* _Objective_
Below are records to transcribe exactly, without their pictures.
++++++++
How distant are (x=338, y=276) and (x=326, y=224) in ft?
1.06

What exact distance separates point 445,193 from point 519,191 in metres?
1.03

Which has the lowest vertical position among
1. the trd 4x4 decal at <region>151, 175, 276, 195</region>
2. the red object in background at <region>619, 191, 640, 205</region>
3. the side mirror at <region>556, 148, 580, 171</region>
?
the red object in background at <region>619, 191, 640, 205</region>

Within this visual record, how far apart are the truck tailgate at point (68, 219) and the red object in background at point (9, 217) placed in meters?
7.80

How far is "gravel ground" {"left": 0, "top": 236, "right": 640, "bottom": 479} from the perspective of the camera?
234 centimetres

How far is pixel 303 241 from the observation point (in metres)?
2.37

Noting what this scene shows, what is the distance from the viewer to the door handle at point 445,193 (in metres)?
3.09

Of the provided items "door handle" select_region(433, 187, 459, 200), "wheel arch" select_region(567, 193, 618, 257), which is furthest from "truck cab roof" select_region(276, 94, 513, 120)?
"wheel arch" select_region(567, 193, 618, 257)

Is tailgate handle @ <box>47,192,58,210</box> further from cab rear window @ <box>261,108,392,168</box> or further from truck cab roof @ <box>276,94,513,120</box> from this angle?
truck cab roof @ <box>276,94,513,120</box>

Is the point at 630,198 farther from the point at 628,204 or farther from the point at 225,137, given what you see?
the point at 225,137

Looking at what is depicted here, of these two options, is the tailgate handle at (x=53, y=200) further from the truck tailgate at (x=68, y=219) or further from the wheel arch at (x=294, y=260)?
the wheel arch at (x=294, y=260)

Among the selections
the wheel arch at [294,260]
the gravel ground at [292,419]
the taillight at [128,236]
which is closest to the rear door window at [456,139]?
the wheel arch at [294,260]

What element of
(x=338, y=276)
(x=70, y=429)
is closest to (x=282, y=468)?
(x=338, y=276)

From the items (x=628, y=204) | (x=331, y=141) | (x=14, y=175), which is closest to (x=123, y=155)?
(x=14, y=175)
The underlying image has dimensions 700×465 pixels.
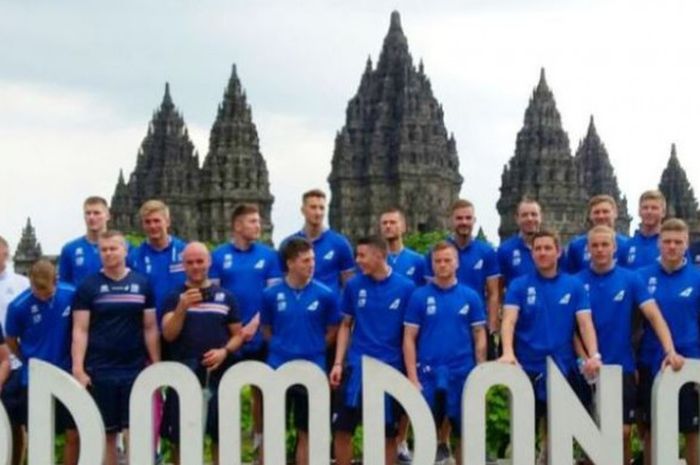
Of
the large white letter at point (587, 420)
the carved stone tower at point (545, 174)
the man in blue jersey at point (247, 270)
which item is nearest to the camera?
the large white letter at point (587, 420)

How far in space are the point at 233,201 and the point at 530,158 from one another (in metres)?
23.3

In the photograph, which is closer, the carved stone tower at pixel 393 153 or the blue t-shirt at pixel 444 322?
the blue t-shirt at pixel 444 322

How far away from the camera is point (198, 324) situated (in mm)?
13016

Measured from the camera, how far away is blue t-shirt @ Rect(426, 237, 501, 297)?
571 inches

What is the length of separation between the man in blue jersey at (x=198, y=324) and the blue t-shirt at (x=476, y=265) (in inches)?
104

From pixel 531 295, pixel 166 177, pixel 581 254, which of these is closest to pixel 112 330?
pixel 531 295

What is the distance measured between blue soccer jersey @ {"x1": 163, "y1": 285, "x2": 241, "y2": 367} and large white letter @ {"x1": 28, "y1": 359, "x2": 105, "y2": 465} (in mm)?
1217

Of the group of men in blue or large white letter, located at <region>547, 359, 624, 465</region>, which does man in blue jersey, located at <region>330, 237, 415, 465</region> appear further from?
large white letter, located at <region>547, 359, 624, 465</region>

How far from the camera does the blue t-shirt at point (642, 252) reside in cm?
1409

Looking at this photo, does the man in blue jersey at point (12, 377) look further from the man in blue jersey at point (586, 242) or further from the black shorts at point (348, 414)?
the man in blue jersey at point (586, 242)

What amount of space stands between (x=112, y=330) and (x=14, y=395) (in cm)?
143

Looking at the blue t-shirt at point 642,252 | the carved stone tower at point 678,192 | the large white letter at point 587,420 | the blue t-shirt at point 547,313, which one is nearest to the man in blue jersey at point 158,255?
the blue t-shirt at point 547,313

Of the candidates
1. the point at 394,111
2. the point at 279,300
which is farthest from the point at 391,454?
the point at 394,111

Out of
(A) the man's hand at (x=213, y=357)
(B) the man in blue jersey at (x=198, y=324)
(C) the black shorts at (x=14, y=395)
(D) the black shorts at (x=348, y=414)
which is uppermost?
(B) the man in blue jersey at (x=198, y=324)
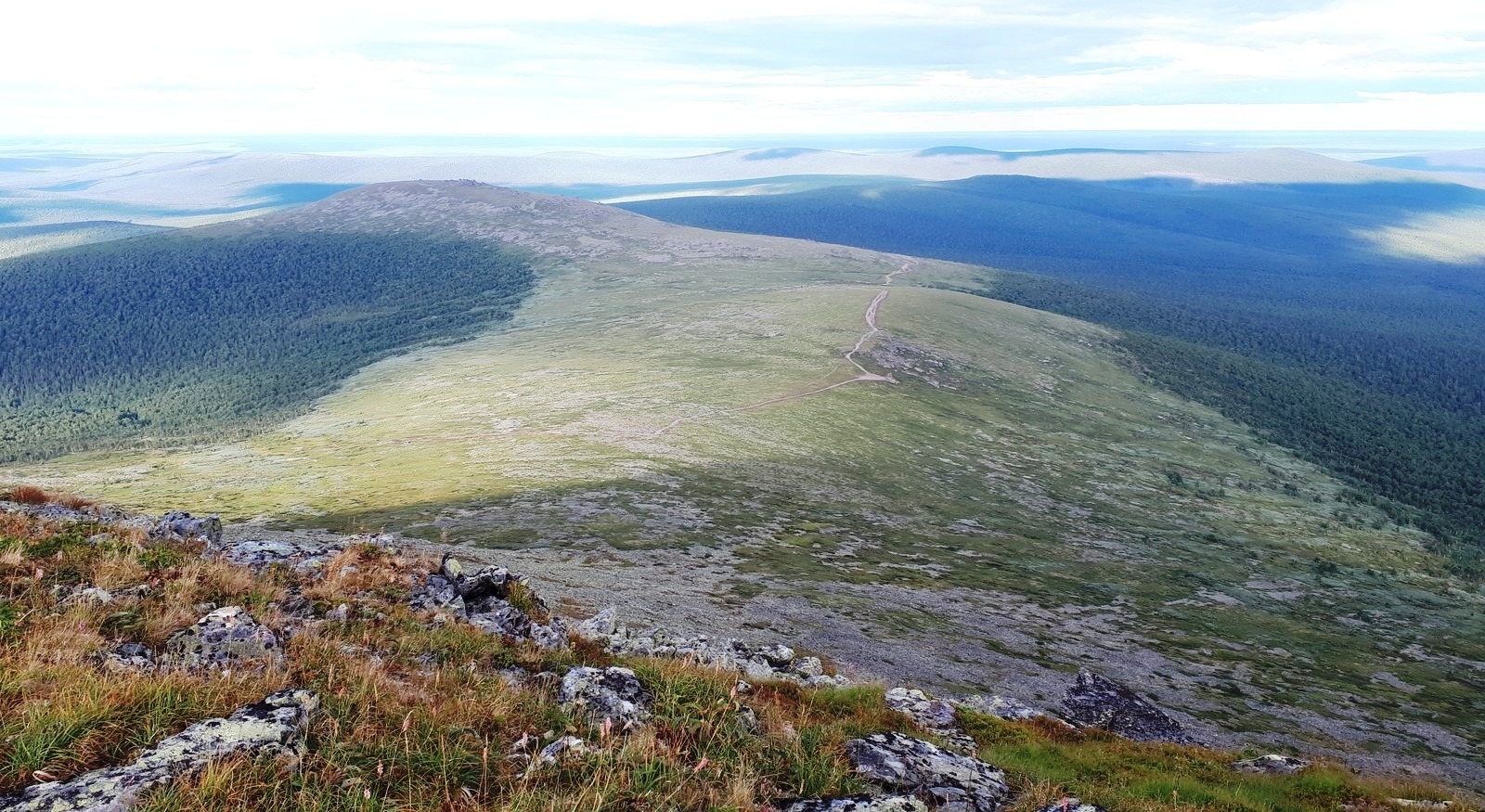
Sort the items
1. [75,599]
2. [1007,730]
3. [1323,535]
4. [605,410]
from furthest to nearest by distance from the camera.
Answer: [605,410]
[1323,535]
[1007,730]
[75,599]

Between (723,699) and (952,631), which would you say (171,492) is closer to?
(952,631)

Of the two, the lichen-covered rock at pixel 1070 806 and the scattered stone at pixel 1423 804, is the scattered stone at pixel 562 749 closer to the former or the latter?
the lichen-covered rock at pixel 1070 806

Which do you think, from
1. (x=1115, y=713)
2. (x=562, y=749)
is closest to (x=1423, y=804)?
(x=1115, y=713)

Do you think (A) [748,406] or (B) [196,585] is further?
(A) [748,406]

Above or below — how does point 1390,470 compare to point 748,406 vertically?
below

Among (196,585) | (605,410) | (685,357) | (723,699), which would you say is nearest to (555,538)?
(196,585)

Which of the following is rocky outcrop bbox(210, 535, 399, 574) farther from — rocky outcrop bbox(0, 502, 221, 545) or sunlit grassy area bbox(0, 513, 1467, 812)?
sunlit grassy area bbox(0, 513, 1467, 812)

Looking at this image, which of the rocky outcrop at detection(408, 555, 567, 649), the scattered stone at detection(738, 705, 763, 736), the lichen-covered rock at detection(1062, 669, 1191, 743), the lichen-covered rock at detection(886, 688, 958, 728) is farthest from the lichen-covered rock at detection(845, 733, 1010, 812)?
the lichen-covered rock at detection(1062, 669, 1191, 743)
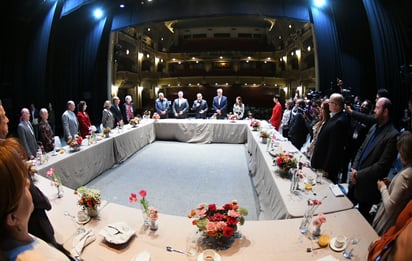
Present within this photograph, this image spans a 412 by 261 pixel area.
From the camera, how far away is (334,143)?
2678 mm

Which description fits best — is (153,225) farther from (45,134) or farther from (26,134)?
(45,134)

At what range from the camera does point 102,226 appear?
1.73 m

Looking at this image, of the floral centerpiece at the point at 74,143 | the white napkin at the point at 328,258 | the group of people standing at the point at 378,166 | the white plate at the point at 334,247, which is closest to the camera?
the white napkin at the point at 328,258

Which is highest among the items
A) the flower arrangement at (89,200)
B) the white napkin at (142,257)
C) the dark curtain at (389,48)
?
++++++++
* _Result_
How distant are (x=338, y=276) and (x=326, y=224) in ft?
1.06

What exact distance separates point 445,193 from point 519,191 in metres?
1.03

Which has the lowest vertical position among
1. the trd 4x4 decal at <region>151, 175, 276, 195</region>
2. the red object in background at <region>619, 191, 640, 205</region>
3. the side mirror at <region>556, 148, 580, 171</region>
?
the red object in background at <region>619, 191, 640, 205</region>

Within this visual record, how far apart are the truck tailgate at point (68, 219) and the red object in background at point (9, 217) placed in meters?
7.80

How far is "gravel ground" {"left": 0, "top": 236, "right": 640, "bottom": 479} from the perspective of the camera?
234 centimetres

How far is pixel 303 241 from the observation point (in metres)?
2.37

Noting what this scene shows, what is the distance from the viewer to the door handle at point 445,193 (in metres)?
3.09

Of the provided items "door handle" select_region(433, 187, 459, 200), "wheel arch" select_region(567, 193, 618, 257), which is furthest from "truck cab roof" select_region(276, 94, 513, 120)?
"wheel arch" select_region(567, 193, 618, 257)

Is tailgate handle @ <box>47,192,58,210</box> further from cab rear window @ <box>261,108,392,168</box> or further from truck cab roof @ <box>276,94,513,120</box> from this angle?
truck cab roof @ <box>276,94,513,120</box>

Is the point at 630,198 farther from the point at 628,204 or farther from the point at 225,137, given what you see?
the point at 225,137

Looking at what is depicted here, of these two options, is the tailgate handle at (x=53, y=200) further from the truck tailgate at (x=68, y=219) or further from the wheel arch at (x=294, y=260)?
the wheel arch at (x=294, y=260)

Among the selections
the wheel arch at [294,260]
the gravel ground at [292,419]
the taillight at [128,236]
which is closest to the rear door window at [456,139]?
the wheel arch at [294,260]

What element of
(x=338, y=276)
(x=70, y=429)
is closest to (x=282, y=468)?
(x=338, y=276)

From the items (x=628, y=204) | (x=331, y=141) | (x=14, y=175), which is closest to (x=123, y=155)?
(x=14, y=175)
The underlying image has dimensions 700×465 pixels.
Of
the large white letter at point (587, 420)
the carved stone tower at point (545, 174)
the man in blue jersey at point (247, 270)
which item is nearest to the camera?
the large white letter at point (587, 420)

How far in space are the point at 233,201 and the point at 530,158 from one another (in metres)?
23.3

In the photograph, which is closer, the carved stone tower at pixel 393 153 or the blue t-shirt at pixel 444 322?
the blue t-shirt at pixel 444 322

How far away from the camera is point (198, 324) situated (in mm)?
13016

Measured from the camera, how far away is blue t-shirt @ Rect(426, 237, 501, 297)?
571 inches

What is the length of separation between the man in blue jersey at (x=198, y=324) and the blue t-shirt at (x=476, y=265) (in inches)?
104

From pixel 531 295, pixel 166 177, pixel 581 254, which of these is closest to pixel 112 330?
pixel 531 295

What is the distance measured between blue soccer jersey @ {"x1": 163, "y1": 285, "x2": 241, "y2": 367} and large white letter @ {"x1": 28, "y1": 359, "x2": 105, "y2": 465} (in mm)?
1217

Of the group of men in blue or large white letter, located at <region>547, 359, 624, 465</region>, which does man in blue jersey, located at <region>330, 237, 415, 465</region> appear further from?
large white letter, located at <region>547, 359, 624, 465</region>

How far from the camera does the blue t-shirt at point (642, 252) reside in cm?
1409

Looking at this photo, does the man in blue jersey at point (12, 377) look further from the man in blue jersey at point (586, 242) or further from the black shorts at point (348, 414)?
the man in blue jersey at point (586, 242)

What amount of space stands between (x=112, y=330) and (x=14, y=395) (in cm)?
143

Looking at the blue t-shirt at point 642,252 | the carved stone tower at point 678,192 | the large white letter at point 587,420 | the blue t-shirt at point 547,313, which one is nearest to the man in blue jersey at point 158,255?
the blue t-shirt at point 547,313

Of the candidates
1. the point at 394,111
2. the point at 279,300
which is farthest from the point at 391,454?
the point at 394,111

Out of
(A) the man's hand at (x=213, y=357)
(B) the man in blue jersey at (x=198, y=324)
(C) the black shorts at (x=14, y=395)
(D) the black shorts at (x=348, y=414)
which is uppermost?
(B) the man in blue jersey at (x=198, y=324)
Sort the items
1. [75,599]
2. [1007,730]
3. [1323,535]
4. [605,410]
from furthest to nearest by distance from the camera.
Answer: [605,410]
[1323,535]
[1007,730]
[75,599]

Between (723,699) and (952,631), which would you say (171,492) is closer to?
(952,631)

Of the two, the lichen-covered rock at pixel 1070 806 and the scattered stone at pixel 1423 804, is the scattered stone at pixel 562 749 closer to the former or the latter?
the lichen-covered rock at pixel 1070 806

Which do you think, from
1. (x=1115, y=713)
2. (x=562, y=749)
is closest to (x=1423, y=804)?
(x=1115, y=713)

Do you think (A) [748,406] or (B) [196,585] is further?
(A) [748,406]

Above or below — how does point 1390,470 compare to point 748,406 vertically?
below

Among (196,585) | (605,410) | (685,357) | (723,699), which would you say is nearest to (555,538)?
(196,585)

Which of the following is rocky outcrop bbox(210, 535, 399, 574) farther from — rocky outcrop bbox(0, 502, 221, 545) or sunlit grassy area bbox(0, 513, 1467, 812)?
sunlit grassy area bbox(0, 513, 1467, 812)

Looking at this image, which of the rocky outcrop at detection(408, 555, 567, 649), the scattered stone at detection(738, 705, 763, 736), the lichen-covered rock at detection(1062, 669, 1191, 743), the lichen-covered rock at detection(886, 688, 958, 728) is farthest from the lichen-covered rock at detection(845, 733, 1010, 812)?
the lichen-covered rock at detection(1062, 669, 1191, 743)
Present within this photograph, this image spans a 412 by 261 pixel area.
From the camera, how far away is (334,143)?
2678 mm

Which description fits best — is (153,225) farther from (45,134) or farther from (26,134)?
(45,134)

At what range from the camera does point 102,226 appear?
1.73 m

Looking at this image, of the floral centerpiece at the point at 74,143 | the white napkin at the point at 328,258 | the group of people standing at the point at 378,166 | the white plate at the point at 334,247, which is closest to the camera?
the white napkin at the point at 328,258

Which is highest among the items
A) the flower arrangement at (89,200)
B) the white napkin at (142,257)
C) the dark curtain at (389,48)
?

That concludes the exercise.